▶ [Tarefas do exercício]:
**A)** Reescreva de forma mais breve o parágrafo do texto sobre a imagem nua que começa por "Nalgumas obras, como os readymade de Duchamp". Mantenha os seus factos principais.
**B)** Transcreva do texto sobre a imagem nua o trecho que começa em "A IMAGEM NUA E" e segue até "as mensagens verbais.".
**C)** Responda com base no texto sobre a imagem nua:
(i) Segundo José Gil, o que falta à imagem nua?
(ii) A quem é atribuída a expressão «pensamentos voadores»?
(iii) Para Merleau Ponty, o que é o invisível?

▶ [Trecho do texto]:
# # # # # # #

A IMAGEM NUA E AS PEQUENAS PERCEPÇÕES

A IMAGEM NUA

Segundo José Gil, a imagem nua é toda aquela a que falta a significação verbal e que tende e apela ao sentido.
José Gil
Estamos então (segundo J.Gil) mergulhados num mundo de imagens-nuas, sendo a maior parte das nossas percepções e dos nossos sonhos compostos por elas, a que se associam pensamentos imperceptíveis, os chamados «pensamentos voadores» (Leibniz) que teriam mais tarde muita importância na associação livre e na cura analítica e no material imagético das técnicas de publicidade, do cinema e das artes. São elas que transportam significações mudas e informações mais ricas por vezes que as mensagens verbais.

Gottfried Leibniz

 As imagens-nuas arrastam consigo conteúdos não conscientes de sentido, de não consciência, mas não do inconsciente freudiano.
   Estas imagens produtoras de «pequenas percepções» estão associadas a forças e provocam um apelo de sentido estimulando o espírito à procura da significação verbal ausente que irá preencher o seu vazio ou nudez.
   Nalgumas obras, como os readymade de Duchamp, o apelo ao sentido é neutralizado pela inadequação das inscrições ou títulos que lhes são postos. Gera-se assim uma oscilação entre imagem e inscrição, na procura dum sentido entre uma e outra que nunca se encontra. No urinol ( Fonte ), faltava o jacto de água (ou urina) , no “Porta garrafas” não existem garrafas, etc.
   Duchamp problematizou não só aquilo que se entende por obra de arte, expondo objectos de uso comum, mas a adequação da palavra à imagem. O título ou inscrição não ajuda à compreensão do objecto, não supera aquilo que falta à sua compreensão, não o completa, mas por outro lado reforça essa falta nomeando-a verbalmente e neutralizando o apelo ao sentido através dessa inadequação entre imagem e título.
   Aqui não se trata de imagens-nuas, porque o visual não corresponde à palavra, porque esta não atribui sentido ou significado ao objecto que nos é dado a observar e é através da oscilação e da procura de sentido entre estes dois elementos que Duchamp nos mostra que uma obra adquire sentido quando existe uma certa relação com o seu sentido verbal.
   A introdução das noções de «força» e «inconsciente» modificou os conceitos clássicos da fenomenologia, principalmente os de «visível» e «invisível.
   Existe uma confusão e querela entre o estatuto do invisível e dos seus níveis ontológico e fenomenológico a que Merleau Ponty não conseguiu dar uma resposta definitiva. Ele não identifica totalmente o invisível com o inconsciente, deixando indeterminada essa definição, ou remete o visível para a fenomenologia e o invisível para a ontologia.
Merleau Ponty
   Merleau Ponty não conferia ao «invisível» uma autonomia clara. Para ele  o invisível “é a impercepção da percepção”,  para J.Gil o invisível “ é o experimentar de modo inconsciente, é um experienciar para além da consciência .” Existe assim, segundo J.Gil, um risco em deixar suspensa a apreensão do invisível da presença do visível. Para ele a percepção do invisível é uma “visibilidade segunda”, é o “avesso” do visível (o forro deste).

# # # # # # #

▶ [Excertos das linhas]:
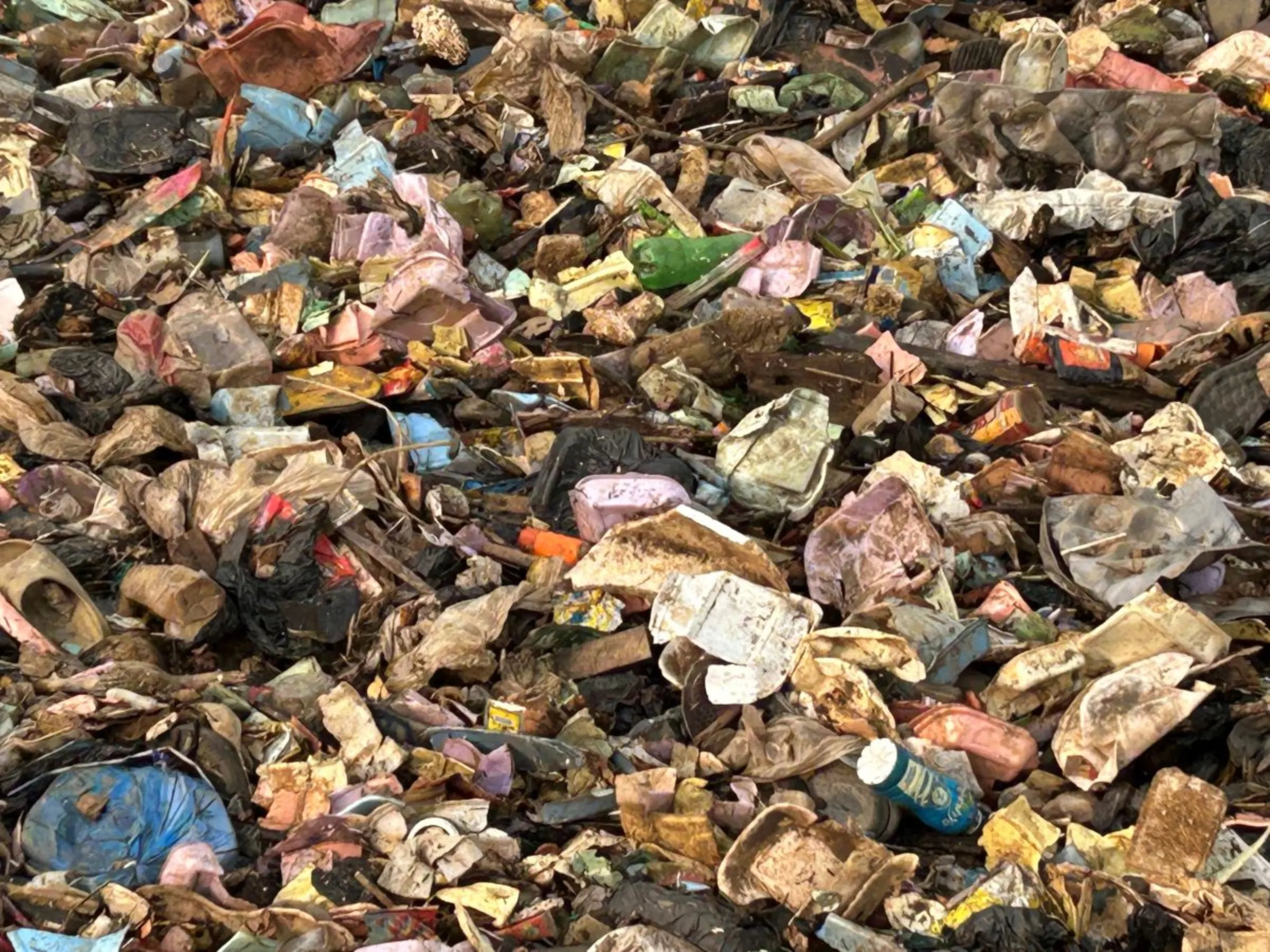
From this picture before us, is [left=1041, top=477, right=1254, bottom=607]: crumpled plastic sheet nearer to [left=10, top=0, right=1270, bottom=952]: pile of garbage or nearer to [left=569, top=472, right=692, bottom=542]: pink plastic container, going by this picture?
[left=10, top=0, right=1270, bottom=952]: pile of garbage

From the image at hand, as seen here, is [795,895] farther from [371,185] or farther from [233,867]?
[371,185]

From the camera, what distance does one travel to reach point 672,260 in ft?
→ 21.1

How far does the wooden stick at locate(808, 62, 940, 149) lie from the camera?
292 inches

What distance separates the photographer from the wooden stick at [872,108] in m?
7.43

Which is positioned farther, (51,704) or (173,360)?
(173,360)

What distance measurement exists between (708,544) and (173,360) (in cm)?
252

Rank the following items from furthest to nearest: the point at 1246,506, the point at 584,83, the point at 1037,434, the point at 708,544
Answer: the point at 584,83 → the point at 1037,434 → the point at 1246,506 → the point at 708,544

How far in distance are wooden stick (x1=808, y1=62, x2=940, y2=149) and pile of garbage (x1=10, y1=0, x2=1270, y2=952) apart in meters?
0.04

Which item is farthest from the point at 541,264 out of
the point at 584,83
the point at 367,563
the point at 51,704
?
the point at 51,704

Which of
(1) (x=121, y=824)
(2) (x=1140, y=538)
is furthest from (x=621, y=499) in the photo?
(1) (x=121, y=824)

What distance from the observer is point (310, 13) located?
8.55 m

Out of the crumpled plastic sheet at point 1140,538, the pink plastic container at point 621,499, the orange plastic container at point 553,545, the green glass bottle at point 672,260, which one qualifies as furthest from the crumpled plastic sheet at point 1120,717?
the green glass bottle at point 672,260

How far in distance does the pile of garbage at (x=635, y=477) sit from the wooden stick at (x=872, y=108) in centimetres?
4

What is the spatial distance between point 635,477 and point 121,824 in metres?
2.07
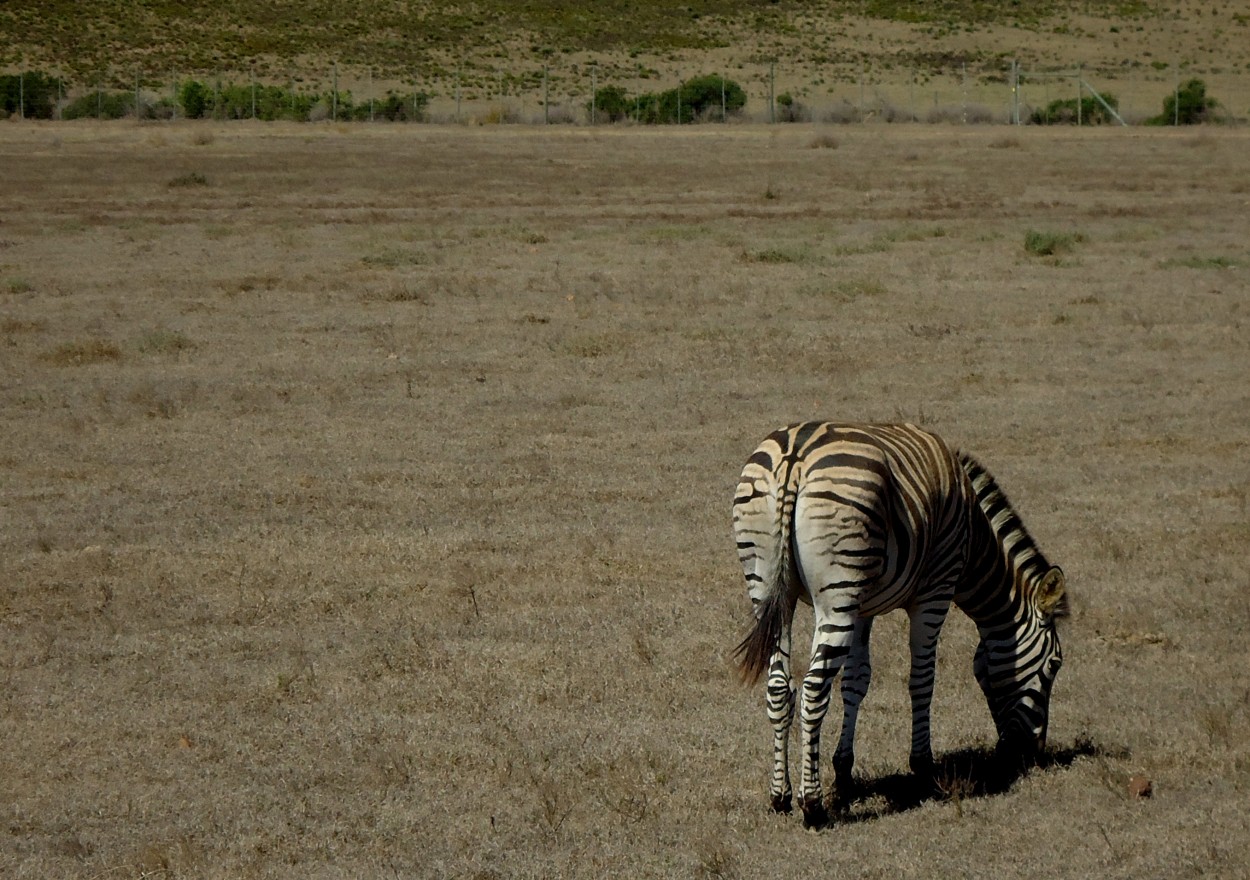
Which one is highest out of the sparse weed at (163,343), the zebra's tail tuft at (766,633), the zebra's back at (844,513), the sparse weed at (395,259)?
the sparse weed at (395,259)

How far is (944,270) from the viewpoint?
22.7m

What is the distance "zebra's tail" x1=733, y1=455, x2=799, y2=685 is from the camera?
5.93m

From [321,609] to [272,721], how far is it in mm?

# # # # # # #

▶ [Respostas da atividade]:
**A)** Em certas obras, como os readymade de Duchamp, títulos ou inscrições inadequados neutralizam o apelo ao sentido. Isso gera uma oscilação entre imagem e inscrição, numa procura de sentido que nunca se conclui. Por exemplo, no urinol (Fonte) faltava o jacto de água ou urina, e no "Porta garrafas" não há garrafas.

**B)**
A IMAGEM NUA E AS PEQUENAS PERCEPÇÕES

A IMAGEM NUA

Segundo José Gil, a imagem nua é toda aquela a que falta a significação verbal e que tende e apela ao sentido.
José Gil
Estamos então (segundo J.Gil) mergulhados num mundo de imagens-nuas, sendo a maior parte das nossas percepções e dos nossos sonhos compostos por elas, a que se associam pensamentos imperceptíveis, os chamados «pensamentos voadores» (Leibniz) que teriam mais tarde muita importância na associação livre e na cura analítica e no material imagético das técnicas de publicidade, do cinema e das artes. São elas que transportam significações mudas e informações mais ricas por vezes que as mensagens verbais.

**C)**
(i) Falta-lhe a significação verbal.
(ii) A Leibniz.
(iii) É "a impercepção da percepção".